Grâce aux travaux de chercheurs français, l’humanoïde Nao pourrait devenir un relais du savoir accumulé par les équipages successifs de l’ISS.

Imaginez un robot assistant capable de se souvenir des situations qu’il a vécues, des paroles et des gestes qu’on lui a appris dans un certain contexte, et, ensuite, de les restituer. Voilà ce qu’une équipe de chercheurs de l’Institut cellule souche et cerveau de l’université Claude-Bernard Lyon 1 (CNRS/Inserm) vient de parvenir à faire avec le robot Nao, pour qui elle a développé une mémoire dite « autobiographique ». Grâce à celle-ci, ce petit humanoïde blanc et bleu développé par la société Aldebaran Robotics, d’apparence naïf, est désormais capable d’apprendre des humains, mais aussi de transmettre à d’autres ce qu’on lui a appris.

Pour lui enseigner, rien de plus simple, il suffit de lui expliquer, de lui faire faire ou même simplement de lui montrer chacune des actions individuelles à effectuer dans le cadre d’une procédure donnée. Dans une expérience filmée, l’équipe de chercheurs dirigée par Peter Ford Dominey a notamment appris à Nao comment réparer une carte électronique endommagée.

Lors de la réparation, Nao va donner un simple coup de main au scientifique, en lui apportant, puis en maintenant les différents éléments de la carte. Toutefois, dans le même temps, sa mémoire va enregistrer l’ensemble des actions effectuées pour parvenir à la réparation. Le tout sous la forme d’une vidéo qu’il pourra « rejouer » à d’autres humains confrontés au même type de panne. De plus, le robot sera désormais capable d’assister un réparateur novice tout en répondant à ses questions et en enregistrant de nouvelles informations si la panne s’avère légèrement ou totalement différente. De nouvelles connaissances viendront alors s’inscrire dans sa mémoire pour augmenter son expérience des situations.

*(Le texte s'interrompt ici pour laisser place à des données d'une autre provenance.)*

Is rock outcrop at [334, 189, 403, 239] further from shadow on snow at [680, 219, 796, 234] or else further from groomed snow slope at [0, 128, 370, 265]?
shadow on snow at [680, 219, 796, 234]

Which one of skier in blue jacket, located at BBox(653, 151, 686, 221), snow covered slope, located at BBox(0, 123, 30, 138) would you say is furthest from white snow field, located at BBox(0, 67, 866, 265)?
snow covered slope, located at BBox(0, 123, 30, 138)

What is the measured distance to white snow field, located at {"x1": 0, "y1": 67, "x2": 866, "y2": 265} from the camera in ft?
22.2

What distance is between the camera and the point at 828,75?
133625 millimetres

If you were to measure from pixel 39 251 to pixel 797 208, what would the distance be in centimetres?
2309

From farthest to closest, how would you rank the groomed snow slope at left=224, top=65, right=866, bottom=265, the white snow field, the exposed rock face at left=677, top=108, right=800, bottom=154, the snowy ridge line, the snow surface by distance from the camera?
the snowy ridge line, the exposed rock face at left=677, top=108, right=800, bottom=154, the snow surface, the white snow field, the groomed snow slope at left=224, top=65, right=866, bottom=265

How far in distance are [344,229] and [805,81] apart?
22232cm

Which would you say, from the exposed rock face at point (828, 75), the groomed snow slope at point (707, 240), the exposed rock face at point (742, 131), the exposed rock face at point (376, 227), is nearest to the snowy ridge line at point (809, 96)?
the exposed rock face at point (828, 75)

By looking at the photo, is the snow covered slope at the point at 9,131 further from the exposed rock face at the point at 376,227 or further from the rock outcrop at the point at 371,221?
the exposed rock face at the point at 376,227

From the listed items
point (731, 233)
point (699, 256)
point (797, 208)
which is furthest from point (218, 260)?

Faire le lien entre les équipages de l’ISS

Dans l’immédiat, le système a surtout été pensé pour permettre au robot de faire le lien entre les équipages qui se relaient dans la Station spatiale internationale. Afin que chacun d’entre eux puisse, y compris sans lien avec la Terre, bénéficier de l’expérience des spationautes passés par là précédemment. C’est pourquoi les chercheurs français qui ont présenté leur travaux dans le cadre du 24e symposium international sur les robots et la communication interactive humaine, qui s’est tenu la semaine dernière à Kobe au Japon, ambitionnent maintenant de tester la mémoire du robot Nao en apesanteur. Même si leur découverte pourra à terme aussi bien servir sur la terre ferme.